Passage to read:
I'm familiar with a number of VFDs from different manufacturers, as well as some other common bus power supplies. All I've seen share a very similar EMC filter design, including two optional protective earth (PE) jumpers that can be added or removed as desired. The below is my theory as to the nature and purpose of these filters. If there's a flaw in my understanding, it will obviously affect the answer to my ultimate question!

This represents a variable frequency drive being fed from a grounded-neutral transformer, with a three-phase reactor between the two. FETs are used because there's no symbol for an IGBT in the schematic editor.

schematic

simulate this circuit – Schematic created using CircuitLab

When the IGBTs switch, the switching edge has a frequency content into the megahertz, which means parasitic capacitances start to matter. I'll represent those with a single capacitance from DC- to earth, though of course the capacitance is distributed along the motor leads, housing, and every other component in the system.

schematic

simulate this circuit

Since each phase of the transformer is a source, current must flow out one end of the winding, then back to the grounded neutral. With the parasitic capacitance in place, there are two paths: in one AC input of the VFD and out another, or in one AC input and out through the parasitic capacitance. Naturally, current follows all paths, in proportion to their impedance. At high frequencies, the parasitic capacitance is a much lower impedance than the largely inductive path through the AC input. Essentially, we have a current divider, and the capacitor takes much more current than the other path at high frequencies.

Current flow through the parasitic capacitance has negative effects. In physical reality, this is current flow through every grounded object close to the VFD, motor leads, and motor. That basically turns the entire system into a giant antenna broadcasting the frequency content of the switching edge, not to mention possibly messing up other ground references nearby. There may be other bad effects I don't understand, as well.

We can not eliminate this parasitic capacitance. Nor can we substantially reduce the frequency content of the switching edge (though we can slow down the IGBT switching to some degree). What we can do is alter the impedance ratios and reduce the amount of current flowing through the parasitic capacitance.

First, we add a common mode choke. This can go either on the DC bus or the AC input, but earlier in the power flow is probably better than later. I'll show mine on the DC bus for ease of drawing.

Things to do:
1) State whether each of the following statements agrees with the passage on drive filters above. Answer yes or no for each, and quote the deciding words of the passage. (a) The writer draws FETs because the schematic editor offers no IGBT symbol. (b) The writer holds that the parasitic capacitance can be eliminated. (c) The common mode choke may be placed only on the AC input.
2) Quote the passage on drive filters above word for word, from "When the IGBTs" to "in the system.".

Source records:

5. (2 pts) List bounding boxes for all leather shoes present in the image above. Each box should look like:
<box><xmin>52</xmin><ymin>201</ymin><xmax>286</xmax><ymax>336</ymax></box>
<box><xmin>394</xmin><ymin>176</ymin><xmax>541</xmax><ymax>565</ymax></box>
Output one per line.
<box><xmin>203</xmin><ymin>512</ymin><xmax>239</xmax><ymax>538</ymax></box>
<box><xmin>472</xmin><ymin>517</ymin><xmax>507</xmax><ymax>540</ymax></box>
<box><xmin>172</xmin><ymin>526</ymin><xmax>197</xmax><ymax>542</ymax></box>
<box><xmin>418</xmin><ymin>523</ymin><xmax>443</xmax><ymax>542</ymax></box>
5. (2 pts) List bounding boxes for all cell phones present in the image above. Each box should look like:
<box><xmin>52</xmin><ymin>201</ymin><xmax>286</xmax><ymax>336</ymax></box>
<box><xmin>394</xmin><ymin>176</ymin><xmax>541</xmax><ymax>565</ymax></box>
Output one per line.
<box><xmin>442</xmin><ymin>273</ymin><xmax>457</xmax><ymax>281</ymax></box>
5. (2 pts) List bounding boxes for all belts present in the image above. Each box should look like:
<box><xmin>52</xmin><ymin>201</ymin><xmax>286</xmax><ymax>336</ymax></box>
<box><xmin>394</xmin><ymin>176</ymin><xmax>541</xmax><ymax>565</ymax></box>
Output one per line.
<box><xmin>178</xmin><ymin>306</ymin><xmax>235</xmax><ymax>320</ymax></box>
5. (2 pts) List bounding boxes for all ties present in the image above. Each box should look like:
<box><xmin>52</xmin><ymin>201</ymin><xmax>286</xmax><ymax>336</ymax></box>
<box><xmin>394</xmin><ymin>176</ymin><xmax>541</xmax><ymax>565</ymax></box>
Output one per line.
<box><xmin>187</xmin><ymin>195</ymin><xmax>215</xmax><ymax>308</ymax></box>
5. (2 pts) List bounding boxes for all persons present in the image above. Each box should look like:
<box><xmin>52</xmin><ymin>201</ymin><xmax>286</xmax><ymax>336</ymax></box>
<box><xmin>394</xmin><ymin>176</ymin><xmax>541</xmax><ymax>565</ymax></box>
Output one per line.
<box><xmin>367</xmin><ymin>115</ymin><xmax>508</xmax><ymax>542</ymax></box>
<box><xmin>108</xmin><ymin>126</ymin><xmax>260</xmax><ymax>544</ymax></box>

Solutions to each task:
1)
(a) Yes: "FETs are used because there's no symbol for an IGBT in the schematic editor."
(b) No: "We can not eliminate this parasitic capacitance."
(c) No: "This can go either on the DC bus or the AC input"

2)
When the IGBTs switch, the switching edge has a frequency content into the megahertz, which means parasitic capacitances start to matter. I'll represent those with a single capacitance from DC- to earth, though of course the capacitance is distributed along the motor leads, housing, and every other component in the system.